The digital image shows a closed-cockpit machine that fuses modern aerodynamic surfaces with traditional open-wheel suspension architecture, a deliberate nod to the past wrapped around contemporary engineering. Crucially, the series is built around naturally aspirated V10 engines, the kind of high-revving power units that defined a generation of Formula 1 before hybrids took over.
Hamilton was clear that the unveiling is more than a styling exercise. "I've spent the past few months raising the funds to help get it off the ground," he said, framing the render as proof the concept is becoming a concrete plan rather than a wish.
He also moved to quash any doubt about the timeline. "The target remains the same: 2028," Hamilton confirmed, with initial festival-style events pencilled in for that year, V10 cars racing across 2028 and 2029, and a possible V8 category following in 2029 or 2030.

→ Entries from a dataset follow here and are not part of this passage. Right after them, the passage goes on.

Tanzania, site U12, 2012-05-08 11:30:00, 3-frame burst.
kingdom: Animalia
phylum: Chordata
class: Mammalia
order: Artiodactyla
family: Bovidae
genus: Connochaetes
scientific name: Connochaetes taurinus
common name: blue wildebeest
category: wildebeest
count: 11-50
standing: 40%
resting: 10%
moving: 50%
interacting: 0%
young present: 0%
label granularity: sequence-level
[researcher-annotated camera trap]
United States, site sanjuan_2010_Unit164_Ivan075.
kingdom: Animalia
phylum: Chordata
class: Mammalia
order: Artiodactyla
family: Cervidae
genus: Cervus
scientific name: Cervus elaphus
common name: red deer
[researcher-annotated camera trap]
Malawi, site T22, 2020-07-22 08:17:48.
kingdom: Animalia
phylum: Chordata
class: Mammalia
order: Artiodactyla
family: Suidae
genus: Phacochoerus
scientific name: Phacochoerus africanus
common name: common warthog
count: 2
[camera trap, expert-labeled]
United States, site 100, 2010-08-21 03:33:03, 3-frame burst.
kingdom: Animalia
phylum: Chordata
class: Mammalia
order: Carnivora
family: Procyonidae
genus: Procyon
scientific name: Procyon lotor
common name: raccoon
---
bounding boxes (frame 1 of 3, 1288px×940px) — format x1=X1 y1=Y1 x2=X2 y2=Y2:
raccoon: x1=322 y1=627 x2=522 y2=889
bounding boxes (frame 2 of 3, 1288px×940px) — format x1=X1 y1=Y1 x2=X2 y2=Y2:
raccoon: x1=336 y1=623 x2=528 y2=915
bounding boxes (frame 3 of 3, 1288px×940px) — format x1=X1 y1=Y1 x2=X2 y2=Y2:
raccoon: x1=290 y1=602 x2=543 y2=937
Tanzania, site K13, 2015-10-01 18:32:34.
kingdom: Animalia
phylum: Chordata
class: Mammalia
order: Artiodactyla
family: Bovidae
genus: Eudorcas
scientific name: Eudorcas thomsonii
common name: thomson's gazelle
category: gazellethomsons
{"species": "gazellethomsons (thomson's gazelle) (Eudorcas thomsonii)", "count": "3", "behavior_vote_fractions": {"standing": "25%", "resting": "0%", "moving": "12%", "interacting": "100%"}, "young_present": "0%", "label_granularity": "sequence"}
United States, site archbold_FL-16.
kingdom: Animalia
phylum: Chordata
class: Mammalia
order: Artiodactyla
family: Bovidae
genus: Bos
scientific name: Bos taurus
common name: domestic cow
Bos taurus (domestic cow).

That ethos extends to the technical rulebook. The series is set to run without DRS and is being designed to minimise the aerodynamic dirty air that makes close following so difficult in modern single-seaters, the idea being that cars can race wheel-to-wheel on driver skill rather than push-to-pass gadgets. Limited hybrid functionality for the pit lane and safety-car periods was originally floated but has been deprioritised for the opening campaign, leaving the naturally aspirated engine to take centre stage.
"I want pure, authentic racing focused on driver talent," Hamilton added, summing up the pitch in a single sentence.
It is an ambitious undertaking. Launching a new international racing category from scratch is notoriously difficult, and the gap between a striking render and cars on a grid is filled with funding, regulatory and logistical hurdles. Hamilton's emphasis on the fundraising progress suggests he is acutely aware that credibility now depends on delivery.
Still, the concept taps into a clear vein of nostalgia. For many fans, the screaming V10 era represents Formula 1 at its most visceral, and a series promising that soundtrack without the layers of complexity that define the current age is an easy proposition to fall in love with.
Whether the HybridV10 series can turn that romance into a sustainable championship remains to be seen. But with a concept car now public and a launch date held firm at 2028, Anthony Hamilton has given the project its clearest shape yet.